In Caravaggio’s painting of the Greek God Narcissus, the youth kneels before the puddle and peers into his reflected image with contemplation, admiration, and introspection. His name has come to define a mental health condition characterized by an exaggerated sense of self-importance. Like Narcissus, introspection of one’s conscious thoughts and feeling requires throttling, for when asked what one “thinks,” it can light a fuse of opinion, beliefs, speculations, and ramblings that cannot be extinguished. The narcissistic ego exalts in recognition with a premise that their view, opinion, thoughts, and intellect are worthy of an answer; however, those who ask for “thoughts” rarely are sincere or care what one thinks. Perhaps the wisest among us is the fellow whose ignorance and who apathetically says, “I don’t know, and I don’t care.”  

            Addressing one’s reflective thoughts about education and training would lend itself to the previous statement, with no more than observation, conjecture, and uninformed opinion. I have observed distance education as a modality and method. I have experienced it with disdain to capitulation but have a sustained opinion on purported effectiveness and a perception that any perceived value and efficacy lies squarely in its cost-effectiveness for the educational institution. Unfortunately, education has become a product, and distance education is just the packaging du jour. When future generations forget the value of face-to-face instruction and distance/online learning becomes the de facto method of education, then the question and answer will be immaterial. 

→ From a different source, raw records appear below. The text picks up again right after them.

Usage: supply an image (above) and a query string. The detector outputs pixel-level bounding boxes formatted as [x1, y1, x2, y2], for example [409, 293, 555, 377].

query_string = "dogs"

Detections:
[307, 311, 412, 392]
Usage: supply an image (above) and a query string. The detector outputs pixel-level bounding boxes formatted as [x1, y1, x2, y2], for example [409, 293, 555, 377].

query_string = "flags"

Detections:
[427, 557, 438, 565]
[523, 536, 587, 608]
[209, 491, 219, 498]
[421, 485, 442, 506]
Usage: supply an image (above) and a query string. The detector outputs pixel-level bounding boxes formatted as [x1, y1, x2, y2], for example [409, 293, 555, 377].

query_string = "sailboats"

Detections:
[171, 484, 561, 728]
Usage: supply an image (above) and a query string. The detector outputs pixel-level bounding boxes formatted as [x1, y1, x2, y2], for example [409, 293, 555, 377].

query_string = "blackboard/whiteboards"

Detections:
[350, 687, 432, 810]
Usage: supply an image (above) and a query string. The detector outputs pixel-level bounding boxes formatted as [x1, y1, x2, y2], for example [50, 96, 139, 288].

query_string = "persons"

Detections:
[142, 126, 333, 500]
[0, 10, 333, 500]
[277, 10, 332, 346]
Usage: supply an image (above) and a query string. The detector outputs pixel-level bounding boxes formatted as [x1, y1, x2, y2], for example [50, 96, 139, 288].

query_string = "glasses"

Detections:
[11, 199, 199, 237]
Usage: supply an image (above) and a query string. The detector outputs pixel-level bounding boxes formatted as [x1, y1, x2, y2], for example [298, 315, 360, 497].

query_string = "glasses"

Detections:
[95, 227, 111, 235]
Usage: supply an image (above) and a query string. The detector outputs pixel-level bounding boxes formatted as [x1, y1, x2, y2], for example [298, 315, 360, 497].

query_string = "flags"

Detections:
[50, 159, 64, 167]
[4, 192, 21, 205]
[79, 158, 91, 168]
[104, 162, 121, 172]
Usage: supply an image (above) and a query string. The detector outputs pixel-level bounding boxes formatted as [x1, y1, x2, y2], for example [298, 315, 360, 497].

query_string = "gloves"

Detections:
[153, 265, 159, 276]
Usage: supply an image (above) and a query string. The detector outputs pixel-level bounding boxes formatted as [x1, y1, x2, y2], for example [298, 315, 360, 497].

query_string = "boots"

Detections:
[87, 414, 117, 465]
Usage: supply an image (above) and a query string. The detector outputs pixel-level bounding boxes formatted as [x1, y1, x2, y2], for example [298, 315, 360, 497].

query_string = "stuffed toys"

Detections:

            Regarding the dipolar scale of pros and cons, a negative or positive view of distance learning and training, one offers no opinion worthy of consideration. There are too many variations, derivatives, and applications:

  • disparate elements of quality, form, and presentation
  • a broad scope of environmental considerations and variables
  • a multitude of incongruent student profiles involved
  • questionable return on investment funding
  • modest empirical research upon which to establish the fact.

One cannot view distance learning beyond speculation.